4. You mentioned "Not building general-purpose foundational models (e.g., this is not for OpenAI, Anthropic - they have some additional requirements under the EU AI Act that are not generally applicable)." Everything in the map (and more) still does apply to the foundational model companies, right?
5. Do you know of any person or organization who is, or will be, tracking which companies have certified their compliance with the standards you include here? (e.g. Anthropic getting ISO 42001 certification recently)
Thanks!
Thanks Karen - great questions.
1: Yes, that would fall under GL-1 Leadership I think, maybe some others in RM too or Third-part supply chain. That said, I don't think any of the frameworks are very specific on that point. I haven't mapped these, but there is some guidance on this in World Economic Forum's "Guidelines for AI Procurement", and the Partnership on AI's "Responsible Sourcing of Data Enrichment Services.". If I get a chance, I'll try to map them out.
2. Yes, there's one master control all about Fairness & Bias.

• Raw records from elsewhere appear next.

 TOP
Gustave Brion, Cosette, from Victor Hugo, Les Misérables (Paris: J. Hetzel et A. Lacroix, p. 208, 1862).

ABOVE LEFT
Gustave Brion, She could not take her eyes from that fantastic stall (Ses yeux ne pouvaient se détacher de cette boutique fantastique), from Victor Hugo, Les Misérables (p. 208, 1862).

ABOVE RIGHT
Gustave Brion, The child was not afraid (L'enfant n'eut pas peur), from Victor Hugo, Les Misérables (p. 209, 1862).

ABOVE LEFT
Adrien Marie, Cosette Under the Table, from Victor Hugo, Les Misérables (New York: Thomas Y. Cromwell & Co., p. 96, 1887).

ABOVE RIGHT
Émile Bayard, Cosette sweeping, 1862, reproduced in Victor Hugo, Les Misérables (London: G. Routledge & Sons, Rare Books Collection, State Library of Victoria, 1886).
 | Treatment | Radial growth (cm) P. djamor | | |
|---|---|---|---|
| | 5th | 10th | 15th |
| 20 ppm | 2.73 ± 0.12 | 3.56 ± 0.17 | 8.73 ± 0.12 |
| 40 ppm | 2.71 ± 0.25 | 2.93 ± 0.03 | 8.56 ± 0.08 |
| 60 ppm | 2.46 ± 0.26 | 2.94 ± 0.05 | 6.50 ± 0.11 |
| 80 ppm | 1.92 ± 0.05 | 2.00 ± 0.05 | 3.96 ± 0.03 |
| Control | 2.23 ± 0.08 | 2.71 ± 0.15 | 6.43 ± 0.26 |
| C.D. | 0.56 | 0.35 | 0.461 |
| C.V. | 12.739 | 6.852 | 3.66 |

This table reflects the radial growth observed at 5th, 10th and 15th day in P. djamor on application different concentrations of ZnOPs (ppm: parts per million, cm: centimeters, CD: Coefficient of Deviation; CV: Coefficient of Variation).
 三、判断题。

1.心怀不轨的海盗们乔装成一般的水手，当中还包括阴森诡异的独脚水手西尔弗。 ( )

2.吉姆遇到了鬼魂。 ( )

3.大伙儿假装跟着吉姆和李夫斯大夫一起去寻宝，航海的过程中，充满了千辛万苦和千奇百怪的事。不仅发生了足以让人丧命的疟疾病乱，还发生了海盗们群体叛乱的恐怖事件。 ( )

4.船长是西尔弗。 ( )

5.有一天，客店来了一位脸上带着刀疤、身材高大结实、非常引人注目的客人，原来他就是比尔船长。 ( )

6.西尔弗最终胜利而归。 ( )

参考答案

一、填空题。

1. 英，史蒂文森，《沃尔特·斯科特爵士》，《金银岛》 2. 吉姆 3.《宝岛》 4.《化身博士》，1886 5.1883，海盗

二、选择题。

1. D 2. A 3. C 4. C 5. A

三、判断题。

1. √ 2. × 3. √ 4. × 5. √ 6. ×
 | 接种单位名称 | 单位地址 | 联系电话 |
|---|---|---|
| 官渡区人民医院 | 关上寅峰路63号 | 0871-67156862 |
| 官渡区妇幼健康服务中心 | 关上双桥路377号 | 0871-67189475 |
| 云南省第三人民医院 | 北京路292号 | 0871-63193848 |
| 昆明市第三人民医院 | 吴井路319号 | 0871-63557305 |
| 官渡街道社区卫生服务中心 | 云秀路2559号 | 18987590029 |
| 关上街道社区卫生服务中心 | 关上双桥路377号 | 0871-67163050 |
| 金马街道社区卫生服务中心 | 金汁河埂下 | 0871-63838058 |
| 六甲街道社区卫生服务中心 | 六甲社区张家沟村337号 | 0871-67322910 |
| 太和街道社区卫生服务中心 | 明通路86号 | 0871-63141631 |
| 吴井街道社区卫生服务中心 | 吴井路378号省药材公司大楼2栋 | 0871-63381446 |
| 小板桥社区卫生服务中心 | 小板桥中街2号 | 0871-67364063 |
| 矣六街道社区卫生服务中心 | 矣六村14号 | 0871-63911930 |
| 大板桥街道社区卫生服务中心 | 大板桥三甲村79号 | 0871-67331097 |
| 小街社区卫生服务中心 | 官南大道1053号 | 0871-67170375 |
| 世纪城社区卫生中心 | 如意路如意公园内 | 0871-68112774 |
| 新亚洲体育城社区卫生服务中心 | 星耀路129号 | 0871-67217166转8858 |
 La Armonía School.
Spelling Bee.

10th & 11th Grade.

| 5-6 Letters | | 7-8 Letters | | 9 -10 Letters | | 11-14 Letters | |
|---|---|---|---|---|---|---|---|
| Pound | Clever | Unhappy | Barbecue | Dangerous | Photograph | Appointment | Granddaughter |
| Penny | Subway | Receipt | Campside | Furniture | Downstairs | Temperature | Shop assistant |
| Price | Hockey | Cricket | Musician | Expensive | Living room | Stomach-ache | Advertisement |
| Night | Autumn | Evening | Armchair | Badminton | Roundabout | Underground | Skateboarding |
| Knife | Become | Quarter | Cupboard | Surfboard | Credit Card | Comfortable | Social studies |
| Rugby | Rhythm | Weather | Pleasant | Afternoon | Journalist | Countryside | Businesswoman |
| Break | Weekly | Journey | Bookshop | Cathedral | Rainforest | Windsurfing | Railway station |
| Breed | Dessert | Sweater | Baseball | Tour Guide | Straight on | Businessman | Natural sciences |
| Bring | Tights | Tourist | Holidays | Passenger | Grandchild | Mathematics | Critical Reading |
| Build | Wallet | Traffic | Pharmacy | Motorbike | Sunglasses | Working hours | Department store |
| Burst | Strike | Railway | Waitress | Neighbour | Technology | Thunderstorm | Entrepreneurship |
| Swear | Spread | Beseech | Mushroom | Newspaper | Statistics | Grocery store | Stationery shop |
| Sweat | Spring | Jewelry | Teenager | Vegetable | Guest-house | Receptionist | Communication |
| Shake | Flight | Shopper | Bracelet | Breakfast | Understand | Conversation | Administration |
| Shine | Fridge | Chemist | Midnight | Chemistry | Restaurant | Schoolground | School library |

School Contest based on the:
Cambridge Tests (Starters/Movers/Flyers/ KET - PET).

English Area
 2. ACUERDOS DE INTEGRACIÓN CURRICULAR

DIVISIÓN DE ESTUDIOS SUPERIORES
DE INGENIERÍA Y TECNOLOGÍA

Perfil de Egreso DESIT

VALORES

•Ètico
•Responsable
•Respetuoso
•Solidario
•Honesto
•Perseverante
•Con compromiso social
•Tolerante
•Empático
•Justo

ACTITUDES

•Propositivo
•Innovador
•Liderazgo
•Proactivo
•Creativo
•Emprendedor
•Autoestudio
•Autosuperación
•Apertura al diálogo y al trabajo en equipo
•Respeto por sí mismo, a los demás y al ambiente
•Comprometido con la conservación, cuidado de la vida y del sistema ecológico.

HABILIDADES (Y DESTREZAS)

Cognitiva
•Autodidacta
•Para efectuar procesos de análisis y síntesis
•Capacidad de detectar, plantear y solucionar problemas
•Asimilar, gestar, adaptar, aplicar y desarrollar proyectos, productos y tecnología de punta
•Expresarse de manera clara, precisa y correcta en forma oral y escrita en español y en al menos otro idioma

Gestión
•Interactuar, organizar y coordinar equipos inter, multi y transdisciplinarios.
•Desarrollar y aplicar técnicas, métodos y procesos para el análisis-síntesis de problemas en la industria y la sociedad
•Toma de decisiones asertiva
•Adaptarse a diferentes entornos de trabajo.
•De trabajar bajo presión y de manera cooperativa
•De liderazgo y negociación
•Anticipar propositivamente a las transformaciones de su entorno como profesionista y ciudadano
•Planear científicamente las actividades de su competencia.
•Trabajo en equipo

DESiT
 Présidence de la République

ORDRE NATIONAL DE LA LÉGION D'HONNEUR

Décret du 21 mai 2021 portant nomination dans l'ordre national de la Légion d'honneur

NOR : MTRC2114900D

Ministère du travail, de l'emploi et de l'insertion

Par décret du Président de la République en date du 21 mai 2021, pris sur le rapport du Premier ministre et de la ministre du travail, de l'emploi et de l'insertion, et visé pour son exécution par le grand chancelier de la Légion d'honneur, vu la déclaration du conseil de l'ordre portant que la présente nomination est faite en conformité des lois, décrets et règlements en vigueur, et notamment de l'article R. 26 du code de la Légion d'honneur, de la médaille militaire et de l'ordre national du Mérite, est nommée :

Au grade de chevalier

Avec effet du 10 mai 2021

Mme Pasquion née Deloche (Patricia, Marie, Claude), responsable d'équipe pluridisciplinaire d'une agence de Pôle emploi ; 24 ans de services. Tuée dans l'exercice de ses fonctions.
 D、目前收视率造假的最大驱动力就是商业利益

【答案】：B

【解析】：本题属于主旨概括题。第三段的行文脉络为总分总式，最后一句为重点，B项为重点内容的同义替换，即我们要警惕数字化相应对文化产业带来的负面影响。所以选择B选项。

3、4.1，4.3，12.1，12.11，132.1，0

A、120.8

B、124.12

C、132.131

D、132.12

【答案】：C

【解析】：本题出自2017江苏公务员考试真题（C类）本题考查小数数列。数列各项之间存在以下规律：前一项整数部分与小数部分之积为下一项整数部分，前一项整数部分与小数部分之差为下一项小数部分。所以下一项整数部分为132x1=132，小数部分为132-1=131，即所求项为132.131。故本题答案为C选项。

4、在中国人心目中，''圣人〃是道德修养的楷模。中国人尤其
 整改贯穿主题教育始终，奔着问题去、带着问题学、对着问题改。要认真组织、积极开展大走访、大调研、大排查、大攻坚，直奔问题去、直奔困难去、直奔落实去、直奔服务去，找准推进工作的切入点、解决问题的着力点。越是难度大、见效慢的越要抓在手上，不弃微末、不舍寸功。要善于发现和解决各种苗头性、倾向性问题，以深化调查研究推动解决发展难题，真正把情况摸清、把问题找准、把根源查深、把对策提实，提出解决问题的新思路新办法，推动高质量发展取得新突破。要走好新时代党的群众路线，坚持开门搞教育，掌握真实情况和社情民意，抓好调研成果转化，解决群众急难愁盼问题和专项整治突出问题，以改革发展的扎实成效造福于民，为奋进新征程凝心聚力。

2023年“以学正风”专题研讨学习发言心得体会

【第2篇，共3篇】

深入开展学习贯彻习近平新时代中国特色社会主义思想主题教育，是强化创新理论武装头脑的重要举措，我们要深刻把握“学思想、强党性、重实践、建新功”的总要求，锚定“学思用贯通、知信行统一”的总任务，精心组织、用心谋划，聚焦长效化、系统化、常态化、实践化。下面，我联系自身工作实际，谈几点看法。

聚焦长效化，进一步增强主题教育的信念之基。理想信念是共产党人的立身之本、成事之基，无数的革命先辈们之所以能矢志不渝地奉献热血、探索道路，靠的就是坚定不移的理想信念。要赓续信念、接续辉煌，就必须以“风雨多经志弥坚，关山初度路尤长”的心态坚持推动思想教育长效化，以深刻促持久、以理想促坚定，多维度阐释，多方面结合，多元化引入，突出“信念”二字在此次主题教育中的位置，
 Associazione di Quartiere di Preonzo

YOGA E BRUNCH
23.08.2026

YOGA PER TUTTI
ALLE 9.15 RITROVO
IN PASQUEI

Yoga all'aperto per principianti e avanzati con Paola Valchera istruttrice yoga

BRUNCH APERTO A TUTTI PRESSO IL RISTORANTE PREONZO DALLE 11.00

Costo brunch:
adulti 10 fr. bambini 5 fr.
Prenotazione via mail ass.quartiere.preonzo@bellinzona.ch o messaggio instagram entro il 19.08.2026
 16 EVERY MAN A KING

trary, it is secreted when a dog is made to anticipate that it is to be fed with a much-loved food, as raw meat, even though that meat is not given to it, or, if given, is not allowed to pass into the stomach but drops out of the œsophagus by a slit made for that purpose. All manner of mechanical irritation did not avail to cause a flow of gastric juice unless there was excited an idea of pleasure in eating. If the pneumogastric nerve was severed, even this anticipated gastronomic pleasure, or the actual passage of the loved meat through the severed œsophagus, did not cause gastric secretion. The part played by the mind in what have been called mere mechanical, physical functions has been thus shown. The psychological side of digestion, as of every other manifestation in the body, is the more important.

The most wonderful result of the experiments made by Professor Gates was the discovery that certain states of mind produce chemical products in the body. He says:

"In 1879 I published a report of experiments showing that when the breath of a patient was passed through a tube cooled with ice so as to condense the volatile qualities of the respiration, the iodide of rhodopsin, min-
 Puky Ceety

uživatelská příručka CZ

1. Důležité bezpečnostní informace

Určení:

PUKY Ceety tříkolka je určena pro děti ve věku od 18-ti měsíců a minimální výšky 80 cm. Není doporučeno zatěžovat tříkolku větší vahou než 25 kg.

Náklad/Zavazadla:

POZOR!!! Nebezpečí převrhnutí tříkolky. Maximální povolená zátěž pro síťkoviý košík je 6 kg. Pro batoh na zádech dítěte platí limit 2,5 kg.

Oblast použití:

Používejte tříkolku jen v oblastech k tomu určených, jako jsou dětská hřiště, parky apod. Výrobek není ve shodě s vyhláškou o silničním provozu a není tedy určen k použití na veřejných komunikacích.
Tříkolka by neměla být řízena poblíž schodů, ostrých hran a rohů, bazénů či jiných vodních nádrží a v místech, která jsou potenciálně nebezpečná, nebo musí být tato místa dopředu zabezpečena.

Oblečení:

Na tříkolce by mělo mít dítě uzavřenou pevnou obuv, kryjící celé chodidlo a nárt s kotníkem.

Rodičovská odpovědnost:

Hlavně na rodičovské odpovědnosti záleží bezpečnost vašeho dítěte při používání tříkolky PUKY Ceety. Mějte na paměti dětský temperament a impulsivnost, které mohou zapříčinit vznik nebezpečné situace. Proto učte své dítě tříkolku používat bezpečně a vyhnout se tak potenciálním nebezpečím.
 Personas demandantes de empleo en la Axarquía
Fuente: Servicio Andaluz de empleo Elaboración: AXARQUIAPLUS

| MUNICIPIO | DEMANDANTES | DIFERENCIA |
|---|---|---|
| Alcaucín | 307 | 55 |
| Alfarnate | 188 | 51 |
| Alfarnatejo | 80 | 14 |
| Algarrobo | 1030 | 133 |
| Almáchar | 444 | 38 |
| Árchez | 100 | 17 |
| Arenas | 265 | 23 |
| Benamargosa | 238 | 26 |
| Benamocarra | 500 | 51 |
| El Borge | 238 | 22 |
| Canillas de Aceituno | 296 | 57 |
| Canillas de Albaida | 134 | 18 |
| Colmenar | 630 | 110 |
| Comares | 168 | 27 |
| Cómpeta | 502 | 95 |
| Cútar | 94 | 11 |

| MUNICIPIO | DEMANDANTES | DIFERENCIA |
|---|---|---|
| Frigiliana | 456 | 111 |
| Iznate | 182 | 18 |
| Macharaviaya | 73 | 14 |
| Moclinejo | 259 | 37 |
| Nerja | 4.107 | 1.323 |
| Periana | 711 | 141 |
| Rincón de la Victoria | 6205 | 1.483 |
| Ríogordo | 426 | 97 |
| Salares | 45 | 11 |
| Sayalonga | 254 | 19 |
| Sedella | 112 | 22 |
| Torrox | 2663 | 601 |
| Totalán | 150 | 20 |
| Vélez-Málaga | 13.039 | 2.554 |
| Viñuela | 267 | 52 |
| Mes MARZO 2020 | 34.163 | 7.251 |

3. So I debated (internally :) ) whether to include environmental as a separate control, or deal with it within Risk Management (Impact Assessments). I'm going to take another look at it
4. Correct
5. IAF CertSearch (https://www.iafcertsearch.org/) is getting better at this but there is a time lag and be aware that they only track accredited certifications (which is reasonable)
Thank you for the detailed reply, James. I’m looking forward to your further writing on the work you’re doing on this!
Great work @James Kavanagh. I've undertaken a similar exercise, compiling the recommended practices or controls from some of the frameworks you mentioned (plus some others) and grouping them under 7 domains: Strategy, Governance, Procurement, People, Compliance, Data and AI development. I found it helpful to tag each control by lifecycle phase and potential functional owner also. It was largely manual work, conducted by reading through the source documents and making some judgement calls much as you described....but worth it, to come up with some universal controls that respond to several standards.
Amazing work and thanks for sharing. I wonder if we extract entities and then use graph technology to create the relationships, this might become an interactive chart.
Coming soon :). I'll provide the data and code for an interactive tool to build these yourself from Excel
This is one of the most insightful and practical works I have read for navigating the multitude of frameworks, policies, and standards. I can only imagine the grueling and painstaking process you must have gone through to distill and simplify this into 12 domains.
I look forward to exploring your body of knowledge and perhaps considering its adoption where it makes sense for our organization.
Thank you for your effort.
Thank you for reading and providing that feedback. I really appreciate you taking the time to do so.
Wow this is amazing 🤩
Great article about your Master Control Set (MCS) & stuff!
You also may think of integrating it into / with ISO-31'000 to enable Corporate Integrated Risk Management capabilities depending on the context requirements.
Thanks @James Kavanagh. Curious to hear your thoughts on SCF and its metaframework. https://securecontrolsframework.com/scf-download/
Thank you so very much. How helpful!!!
Just amazing James … as usual with all your work - it is beyond comprehensive, logical & usable! I can't imagine the time that's gone into this - thanks for sharing, look forward to seeing where this heads.